'Farcical' to not hold Senate impeachment trial for Trump: Biden

While he's been relatively quiet about the Trump trial, he spoke out to People.

Biden has generally remained quiet on impeachment developments in recent weeks, choosing to focus publicly on his push for a new round of COVID-19 relief legislation and a series of executive actions he's taken on a variety of issues. But the trial was likely to suck up much of the Senate's focus -- as well as a chunk of the American public's -- even as lawmakers planned to split their days with legislative work in the mornings and the trial in the afternoons.

Amid a slew of executive actions and negotiations over a COVID-19 relief package, Biden has made few comments on how he thought his predecessor should be held accountable for his role in the Jan. 6 insurrection at the Capitol.

But he has made clear he thinks the Senate should move forward -- even with Trump now out of office -- saying in an interview published Wednesday that it would be "farcical" if the body did not hold a trial after the House had voted last month to impeach Trump.

"He was impeached by the House, and it has to move forward, otherwise it would come off as farcical," Biden said in the interview with People.

Convicting Trump on the article of impeachment, for allegedly inciting the insurrection, would take two thirds of senators, including at least 17 Republicans.

"It's probably not likely to get 17 Republicans to change their view and convict an impeachment," Biden said. "But I think it's important that there be certain basic standards, that people at least are able to see what happened to make their own judgments. I'm not looking for any retribution."

Ten GOP members of Congress joined all House Democrats to vote to impeach Trump on Jan. 13.

For Biden's COVID relief package to pass the evenly split Congress through the regular legislative process, he would need the backing of 10 GOP senators. Democrats could pursue a more complicated and restrictive route to pass the measure with a simple majority; they have already begun that process, known as "reconciliation," on a parallel track.

And it remained unclear this week how the White House might counter-program against the impeachment trial, which will likely take up much of the news media's attention.

Pressed on Wednesday about whether Biden was concerned the Senate trial would undercut the momentum he has enjoyed during his initial days in office, White House press secretary Jen Psaki said the White House was "confident" members of Congress "have the ability to walk and chew gum at the same time" -- particularly when it came to coronavirus relief.

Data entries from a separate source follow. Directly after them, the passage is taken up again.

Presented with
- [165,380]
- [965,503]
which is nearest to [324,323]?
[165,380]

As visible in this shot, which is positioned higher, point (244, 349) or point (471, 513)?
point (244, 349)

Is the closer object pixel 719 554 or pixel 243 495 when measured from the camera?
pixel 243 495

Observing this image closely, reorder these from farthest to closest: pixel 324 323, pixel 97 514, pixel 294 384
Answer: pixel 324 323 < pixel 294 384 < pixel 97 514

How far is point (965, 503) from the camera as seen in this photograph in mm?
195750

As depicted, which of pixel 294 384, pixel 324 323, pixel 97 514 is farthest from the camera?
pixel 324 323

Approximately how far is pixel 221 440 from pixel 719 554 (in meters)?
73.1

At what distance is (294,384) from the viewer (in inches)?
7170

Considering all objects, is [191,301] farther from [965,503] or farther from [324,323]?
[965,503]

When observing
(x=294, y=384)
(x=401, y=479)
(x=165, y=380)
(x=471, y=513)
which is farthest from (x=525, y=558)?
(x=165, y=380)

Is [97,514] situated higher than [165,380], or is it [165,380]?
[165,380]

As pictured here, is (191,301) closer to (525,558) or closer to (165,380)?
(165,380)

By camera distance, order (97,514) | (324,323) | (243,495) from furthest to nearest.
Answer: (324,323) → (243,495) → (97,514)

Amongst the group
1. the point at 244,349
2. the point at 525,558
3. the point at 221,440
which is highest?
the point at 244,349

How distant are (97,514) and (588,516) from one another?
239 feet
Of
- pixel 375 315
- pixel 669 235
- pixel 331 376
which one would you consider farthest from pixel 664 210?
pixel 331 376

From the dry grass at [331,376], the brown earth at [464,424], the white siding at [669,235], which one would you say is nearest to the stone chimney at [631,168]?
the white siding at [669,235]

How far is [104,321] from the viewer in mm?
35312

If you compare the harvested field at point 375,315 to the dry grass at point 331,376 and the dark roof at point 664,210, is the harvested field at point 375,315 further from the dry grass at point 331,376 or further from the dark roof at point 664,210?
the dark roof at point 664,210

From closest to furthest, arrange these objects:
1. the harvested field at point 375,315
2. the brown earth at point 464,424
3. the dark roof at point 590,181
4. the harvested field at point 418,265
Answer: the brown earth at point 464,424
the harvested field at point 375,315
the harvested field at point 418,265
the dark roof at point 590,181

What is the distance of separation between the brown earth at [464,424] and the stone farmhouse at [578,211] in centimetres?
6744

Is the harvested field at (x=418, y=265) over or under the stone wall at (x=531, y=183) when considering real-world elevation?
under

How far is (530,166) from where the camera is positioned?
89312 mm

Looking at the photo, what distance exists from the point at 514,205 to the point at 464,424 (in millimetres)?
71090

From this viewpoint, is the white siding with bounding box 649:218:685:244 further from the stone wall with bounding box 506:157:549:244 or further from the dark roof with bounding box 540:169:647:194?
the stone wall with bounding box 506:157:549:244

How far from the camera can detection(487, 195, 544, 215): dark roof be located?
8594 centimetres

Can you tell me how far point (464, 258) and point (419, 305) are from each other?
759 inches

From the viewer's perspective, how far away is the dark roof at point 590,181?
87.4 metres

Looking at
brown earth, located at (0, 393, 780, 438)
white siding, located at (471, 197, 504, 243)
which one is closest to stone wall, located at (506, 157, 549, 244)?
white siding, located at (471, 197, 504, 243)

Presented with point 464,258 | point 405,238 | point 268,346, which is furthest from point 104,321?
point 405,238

"I think the president has been clear," Psaki told reporters. "There's an urgency to delivering relief to the American people, and it's important and vital that the House and Senate work quickly to get this bill passed."

Early last week, Biden said in a brief interview with CNN that he thought the trial "has to happen" and that there would be "a worse effect if it didn't happen."

"I was responding to the question, should in a sense the trial go forward?" Biden told People, explaining his response to CNN. "To say now, 'No,' after -- I don't think that's -- it makes a mockery of the system."

Biden has taken pains to not stake out a position on whether Trump should be impeached -- or convicted -- even as he called Trump "not fit to serve" two days after the Capitol insurrection. He has repeatedly said he would defer to members of Congress on how they thought Trump should be held accountable, directing his attention -- at least publicly -- to the task ahead.

“If we were six months out, we should be doing everything to get him out of office -- impeaching him again, trying to evoke the 25th Amendment, whatever it took to get him out of office,” Biden said on Jan. 8, 12 days before being sworn in. “But I am focused now on us taking control as president and vice president on the 20th and to get our agenda moving as quickly as we can.”